_WORK TO COMPLETE:_ Retype every line of the data below, starting with the first and ending with the line that contains "Постер Осень Красивая", but leave out the pictures.

_DATA SHOWN:_
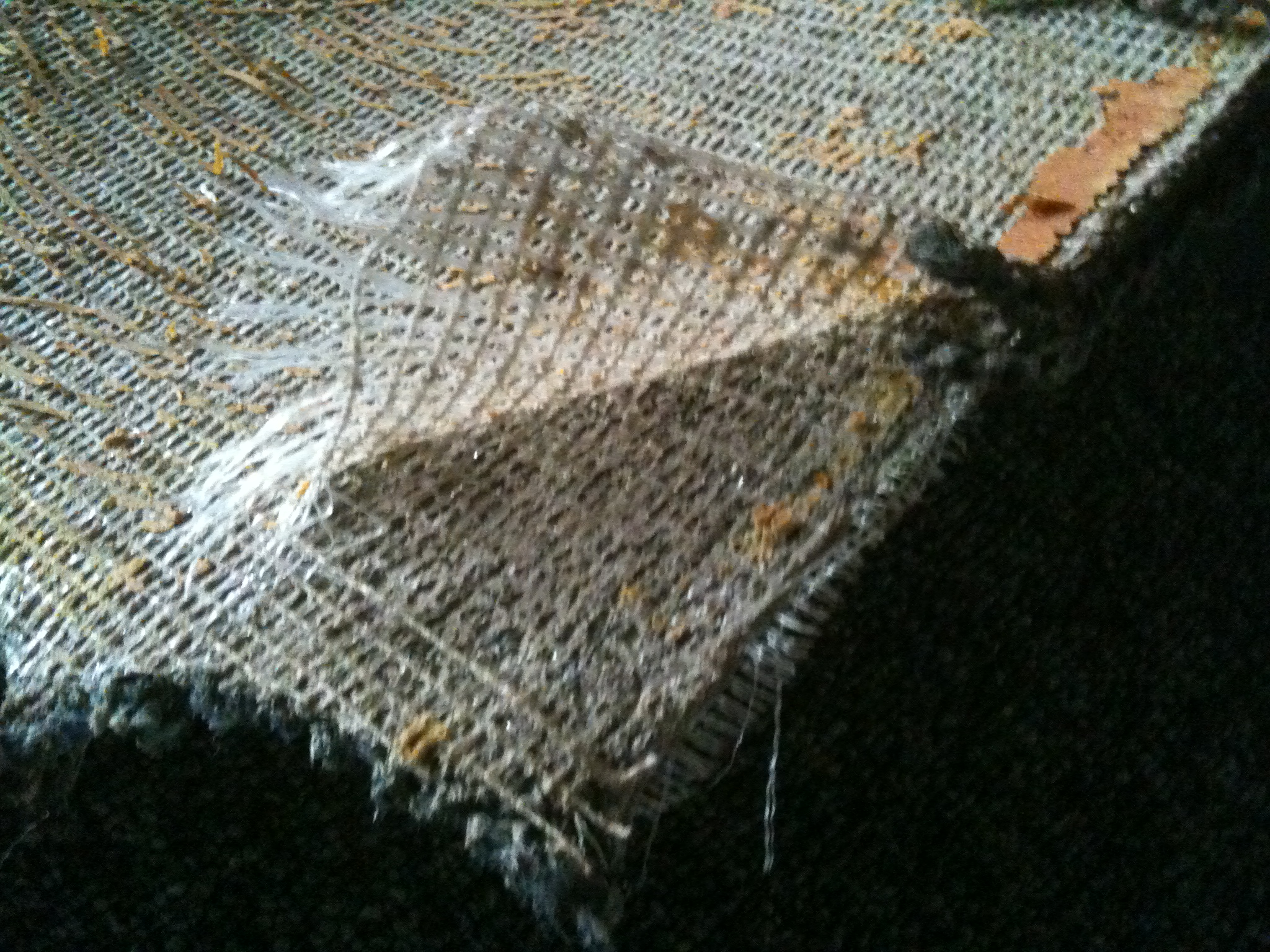 Carpet Delamination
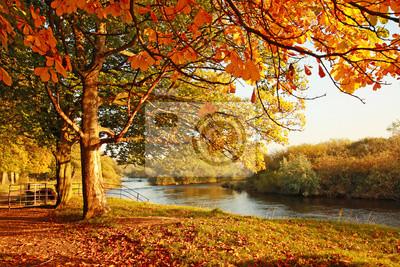 Постер Осень Красивая Осень в паркеОсень<br>Постер на холсте или бумаге. Любого нужного вам размера. В раме или без. Подвес в комплекте. Трехслойная надежная упаковка. Доставим в любую точку России. Вам осталось только повесить картину на стену!<br>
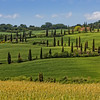 La Foce - cypress tree lined road in Val d'Orcia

_THE ANSWER:_
 Carpet Delamination
 Постер Осень Красивая Осень в паркеОсень<br>Постер на холсте или бумаге. Любого нужного вам размера. В раме или без. Подвес в комплекте. Трехслойная надежная упаковка. Доставим в любую точку России. Вам осталось только повесить картину на стену!<br>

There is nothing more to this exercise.